I circoli possono egualmente costituire il legame tra il capitale accumulato in seno alla società civile e alle istituzioni. I compiti sono concreti: discutere con le organizzazioni sociali non solamente per solidarizzare con loro, ma per raccogliere le loro esperienze di fronte all’elaborazione di un’alternativa di governo -le maree bianche (sanità) o verdi (istruzione) o la Pah ( Piattaforma contro gli sfratti) hanno accumulato un’esperienza preziosa che dovrebbe servire di base per alcune politiche pubbliche al servizio dell’insieme della società; tessere legami tra le forze vive dei quartieri e delle città; rendere visibili i problemi ignorati dalle autorità; trasformarsi in un luogo di incontro aperto a tutti gli abitanti; essere strumenti per la formazione politica dei cittadini che hanno bisogno di apprendere insieme a governare se stessi…. .

Ogni movimento di trasformazione possiede più piedi. L’elezione è uno di essi. Gli attivisti ne sono un altro. Senza dubbio, i portavoce e le figure pubbliche ne rappresentano un altro, indispensabile. Abbiamo parlato di elezioni, di strumenti discorsivi, di come usare l’energia militante per costruire un potere popolare.
Resta, tuttavia, un quarto piede per potersi muovere: le persone “invisibili”, coloro che vivono ai margini di questa espressione della vita pubblica che è la politica. Per questo è necessario comprendere Podemos come un campo fluido, lontano dalla rigidità della politica tradizionale, che concepisce soltanto la costruzione di soggetti sulla base di espressioni visibili. Ci resta la sfida immensa di essere la speranza di coloro che non credono in niente, di coloro che vivono ai margini dell’esercizio della politica, di essere la speranza di quelli che vivono con disincanto. Questa potenza sociale non si esprimerà fino a quando una forza politica come Podemos dimostrerà che non li deluderà.
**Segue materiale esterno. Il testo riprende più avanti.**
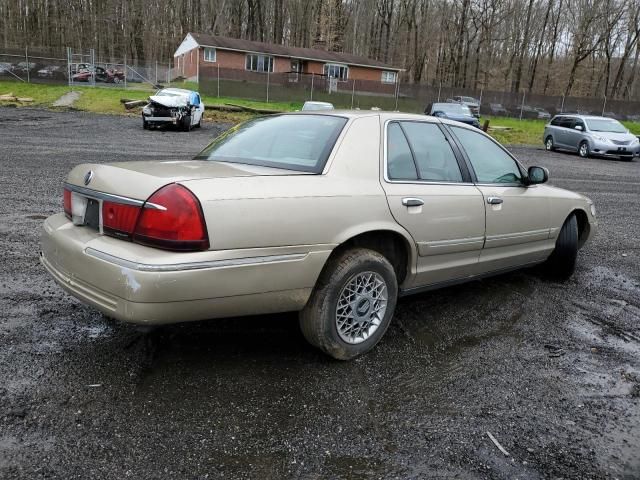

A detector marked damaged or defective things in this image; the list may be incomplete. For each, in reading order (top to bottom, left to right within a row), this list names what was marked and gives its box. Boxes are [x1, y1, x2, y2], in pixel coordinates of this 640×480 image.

white damaged car [142, 88, 205, 131]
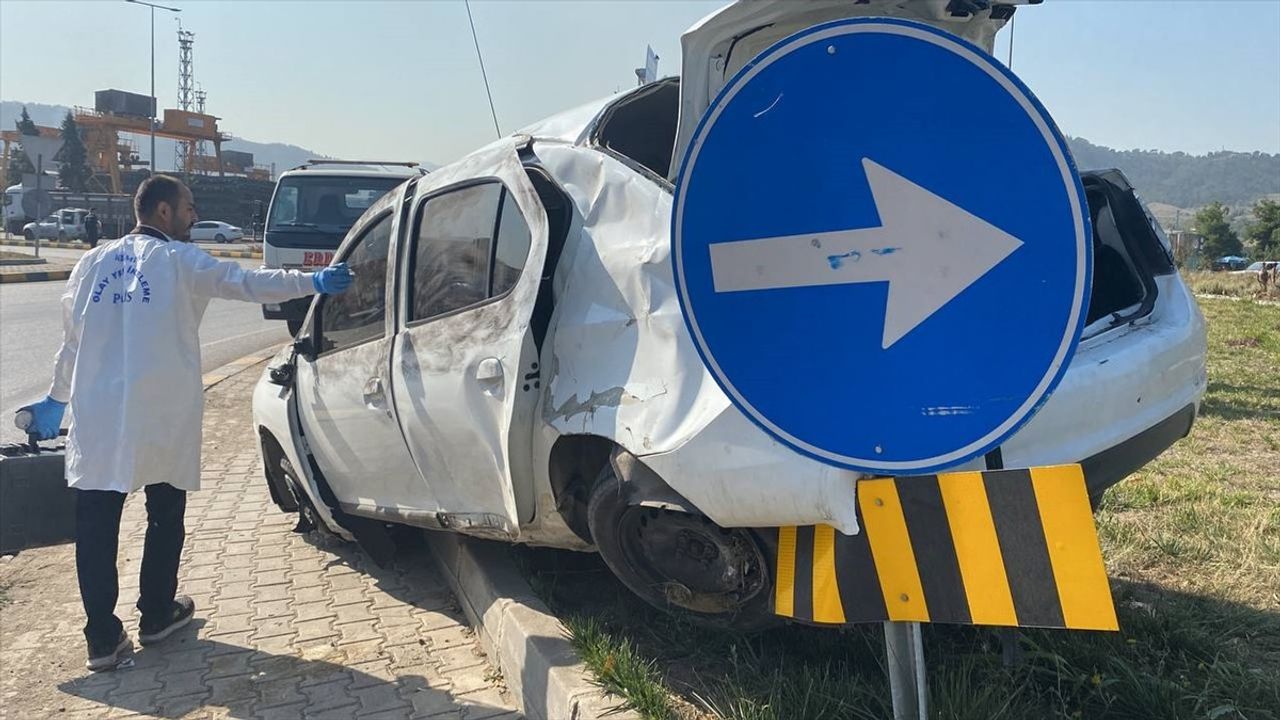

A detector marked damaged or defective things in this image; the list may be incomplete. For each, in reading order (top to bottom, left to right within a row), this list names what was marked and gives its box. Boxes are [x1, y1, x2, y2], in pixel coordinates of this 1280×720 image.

damaged car door [389, 148, 550, 535]
wrecked white car [254, 0, 1203, 625]
dented car body [252, 0, 1208, 625]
La sfida più grande di Podemos è di creare fiducia in un mondo pieno di sospetti, dove tutto è fallito e dove non resta nulla di credibile. Perché, se Podemos non genererà questa fiducia, potranno sorgere mostri, pulsioni totalitarie, falsi idoli. Spetta a tutte e a tutti di essere all’altezza.

Di Brais Fernandez, militante di Izquierda anticapitalista e attivista in Podemos.tradotto da A l’Encontre, ripreso da viento sur

1 Già porta parola di Pah, movimento che si oppone agli sfratti, che è diventata “figura” di rigerimento dei movimenti sociali. Recentemente ha lanciato la proposta di un raggruppamento di movimenti e di organizzazioni – compresa Podemos – per presentarsi alle elezioni municipali di Barcellona che si terranno nel maggio 2015. Questa iniziativa ha preso il nome di Guanyem Barcelona (Red. A l’Encontre).
2 Nato nel 1935, attivista antifranchista nonché magistrato sotto la dittatura, procuratore anticorruzione tra il 1995 e il 2003, è risultato uno dei 5 eletti al parlamento europeo di Podemos, posto che ha poi lasciato, come aveva annunciato a Tania Gonzalez, arrivata sesta all’interno della lista di Podemos (A l’Encontre).
3 Podemos ha utilizzato il referendum online durante le primarie per la scelta dei candidati alle elezioni europee del 15 maggio, così come per l’approvazione della direzione che guiderà Podemos in condizioni problematiche fino all’assemblea costituente che si terrà in autunno (A l’Encontre).
4 Podemos consta, oltre alcuni “circoli tematici”, di 507 circoli ripartiti in tutto lo Stato spagnolo, più una decina al di fuori dello Stato spagnolo. (A l’Encontre).